Summary

Female Buffalo rats were implanted subcutaneously with a prolactin- and adrenocorticotropin-secreting pituitary tumor, 7315a, and were ovariectomized-adrenalectomized or ovariectomized 3–6 weeks later. The rats were inoculated once intraperitoneally or intravenously with 0.1 μg 17β-estradiol-6,7-3H/100 g body weight 4 days or 5 weeks after endocrine ablation and killed 1 hour later. The amount of isotope bound to the nucleus of the anterior pituitary gland was not statistically different between the tumor-bearing and non-tumor-bearing controls. The hypothalamus and uterus of tumor-bearing rats bound less radioactive estradiol than control tissues, but the data were not statistically different.

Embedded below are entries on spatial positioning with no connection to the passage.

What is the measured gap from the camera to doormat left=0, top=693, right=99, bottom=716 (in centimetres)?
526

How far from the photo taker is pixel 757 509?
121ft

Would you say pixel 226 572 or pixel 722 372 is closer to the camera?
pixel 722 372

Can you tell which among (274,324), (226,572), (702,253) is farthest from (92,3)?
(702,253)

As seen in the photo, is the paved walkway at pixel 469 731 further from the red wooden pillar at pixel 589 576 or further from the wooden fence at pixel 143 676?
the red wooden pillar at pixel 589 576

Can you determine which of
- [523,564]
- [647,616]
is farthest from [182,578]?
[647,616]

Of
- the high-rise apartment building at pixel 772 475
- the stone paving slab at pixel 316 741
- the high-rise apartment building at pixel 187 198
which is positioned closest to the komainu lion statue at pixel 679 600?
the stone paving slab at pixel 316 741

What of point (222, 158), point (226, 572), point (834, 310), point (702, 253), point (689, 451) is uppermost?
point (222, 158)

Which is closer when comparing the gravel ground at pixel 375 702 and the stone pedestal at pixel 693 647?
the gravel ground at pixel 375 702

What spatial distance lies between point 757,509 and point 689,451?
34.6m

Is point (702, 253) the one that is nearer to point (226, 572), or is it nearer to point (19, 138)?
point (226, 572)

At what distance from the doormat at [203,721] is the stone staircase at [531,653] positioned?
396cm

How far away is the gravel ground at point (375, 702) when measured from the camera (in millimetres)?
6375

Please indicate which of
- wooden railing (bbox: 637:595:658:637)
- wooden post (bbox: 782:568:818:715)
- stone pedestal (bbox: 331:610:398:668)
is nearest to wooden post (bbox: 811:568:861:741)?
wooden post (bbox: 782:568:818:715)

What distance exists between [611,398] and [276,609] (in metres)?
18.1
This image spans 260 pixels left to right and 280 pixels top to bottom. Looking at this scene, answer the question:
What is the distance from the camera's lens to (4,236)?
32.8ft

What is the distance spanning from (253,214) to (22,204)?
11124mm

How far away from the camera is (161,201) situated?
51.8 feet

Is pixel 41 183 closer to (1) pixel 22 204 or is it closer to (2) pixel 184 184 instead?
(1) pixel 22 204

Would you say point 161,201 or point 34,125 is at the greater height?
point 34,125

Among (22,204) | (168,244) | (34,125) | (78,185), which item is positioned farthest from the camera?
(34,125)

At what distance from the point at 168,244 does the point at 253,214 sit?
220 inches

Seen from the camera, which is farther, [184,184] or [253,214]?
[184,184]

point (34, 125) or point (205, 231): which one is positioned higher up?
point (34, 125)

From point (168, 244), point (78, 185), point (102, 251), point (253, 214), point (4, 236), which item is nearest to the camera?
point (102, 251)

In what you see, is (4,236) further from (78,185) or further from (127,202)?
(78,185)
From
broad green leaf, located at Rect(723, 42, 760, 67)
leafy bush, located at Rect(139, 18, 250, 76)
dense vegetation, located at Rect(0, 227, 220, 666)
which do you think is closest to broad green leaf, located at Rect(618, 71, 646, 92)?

When estradiol was administered intravenously, plasma values were significantly lower in the tumor-bearing than in control rats. This was associated with considerable incorporation of the radioactive estradiol into the tumor. When incubated in vitro with radioactive estradiol, pituitary glands from tumor-bearing and control rats bound similar amounts of isotope. These data show that under the conditions of these experiments, pituitary glands from tumor-bearing and non-tumor-bearing rats could bind comparable amounts of radioactive estradiol, and, therefore, the inhibition of prolactin synthesis in pituitary glands from tumor-bearing animals, previously described, cannot be due to a pituitary tumor hormone-induced inhibition of estrogen binding by the pituitary gland.